Yes to the former, no idea how long it will take. Yes to the latter, Windows 7 need not apply. Or Windows 8/8.1 IIRC.
Microsoft are the ones pushing dx12 the transferring off every Major Xbox exclusive is doing them favours. PS4 does not use any version of dx12, Xbox uses bits of the code but once again very little off it. I would actually say Ports are at all time low for just how bad they are right now. Microsoft is basically willing to sacrifice the Xbox for windows 10 sales.
DX11 and DX12 will continue to exist simultaneously. DX11 continues active development, because a low-level API is not the right tool for many tasks. Many devs are adding 'DX12 support' to games because the majority of gamers think "12 is one more than 11, so it must be better!". Many of these titles unsurprisingly perform worse under DX12 than DX11 due to the lack of the necessary optimisation.
Every game I've played with DX12 has performed far better on AMD hardware, this is down to the developers and AMD having mature DX12 hardware. Sent from my SM-N915FY using Tapatalk
AMD's gains from DX12 are mostly down to removing driver bottlenecks: AMD never implemented DX11's multithreading support, so their driver was often the limiting point of performance (e.g. Project Cars) due to oly having a single path for dispatch. Then there's thread scheduling: AMD moved scheduling out of the driver into hardware, but that means that non-serial (i.e. asynchronous) dispatch only occurs with DX12 when specifically implemented.

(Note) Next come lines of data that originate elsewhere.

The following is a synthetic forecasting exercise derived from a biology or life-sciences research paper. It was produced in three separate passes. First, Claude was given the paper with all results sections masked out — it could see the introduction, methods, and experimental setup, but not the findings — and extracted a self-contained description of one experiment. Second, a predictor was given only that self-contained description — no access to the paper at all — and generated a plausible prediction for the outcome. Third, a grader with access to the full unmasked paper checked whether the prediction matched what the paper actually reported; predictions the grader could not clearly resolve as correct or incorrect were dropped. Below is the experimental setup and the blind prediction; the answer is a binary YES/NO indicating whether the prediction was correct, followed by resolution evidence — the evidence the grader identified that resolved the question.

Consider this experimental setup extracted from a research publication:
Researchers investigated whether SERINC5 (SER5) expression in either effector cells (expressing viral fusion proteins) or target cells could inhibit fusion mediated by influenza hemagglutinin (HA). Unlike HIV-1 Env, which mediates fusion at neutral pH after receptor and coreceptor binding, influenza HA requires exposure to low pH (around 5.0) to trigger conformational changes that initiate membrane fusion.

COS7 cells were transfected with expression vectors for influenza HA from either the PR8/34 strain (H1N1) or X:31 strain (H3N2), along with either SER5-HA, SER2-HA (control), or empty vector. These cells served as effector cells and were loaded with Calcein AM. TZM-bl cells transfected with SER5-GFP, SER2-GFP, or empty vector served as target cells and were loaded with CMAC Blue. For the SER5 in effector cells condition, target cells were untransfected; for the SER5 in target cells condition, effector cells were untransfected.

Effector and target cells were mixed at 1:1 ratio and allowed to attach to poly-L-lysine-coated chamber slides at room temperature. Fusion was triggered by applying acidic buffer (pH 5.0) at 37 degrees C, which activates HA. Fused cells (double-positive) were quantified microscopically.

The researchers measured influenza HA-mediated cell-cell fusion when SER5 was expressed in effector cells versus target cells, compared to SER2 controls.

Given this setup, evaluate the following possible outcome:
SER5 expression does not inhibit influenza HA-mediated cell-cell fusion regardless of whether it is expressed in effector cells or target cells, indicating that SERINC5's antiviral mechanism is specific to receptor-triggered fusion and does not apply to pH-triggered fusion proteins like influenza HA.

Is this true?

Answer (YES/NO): YES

For DX11, whole swathes of ALUs and shaders lie idle because they don't get jobs dispatched to them. Nvidia have thread-scheduling in the driver, so even under DX11 Async Compute has been occurring all long, so DX12 doesn't suddenly give any benefit. This is because the driver is watching all the call coming in, so can identify implicit parallelism, while dispatch for AMD is after calls are issued by the driver to the GPU, so can only handle explicit. This started back with Fermi, 6 years and 3 architectures ago: Scheduling is also why when you compare the on-paper FLOP performance of a GCN GPU vs. a Maxwell/Pascal GPU, it doesn't match up to the in-practice performance in games: the hardware is there to back up those FLOP numbers, but if that hardware doesn't actually get used then it's just dead die area.
This is a problem, for dx12 or vulkan to massively take off, it would have to show gains on all 3 gpu manufactures. Intel, AMD and Nvidia. Otherwise you develop for your biggest target base which is still dx11 nvidia cards. Or windows 10 dx12 supported cards. No single gpu manufacture offers full dx12 support yet. Vulkan would be good for gamers as it works under windows 7. Microsofts dx12 has better games though. Gears 4, Forza Horizon 3, Dues ex been 3 in the last 3 months alone. Battlefield 1 also.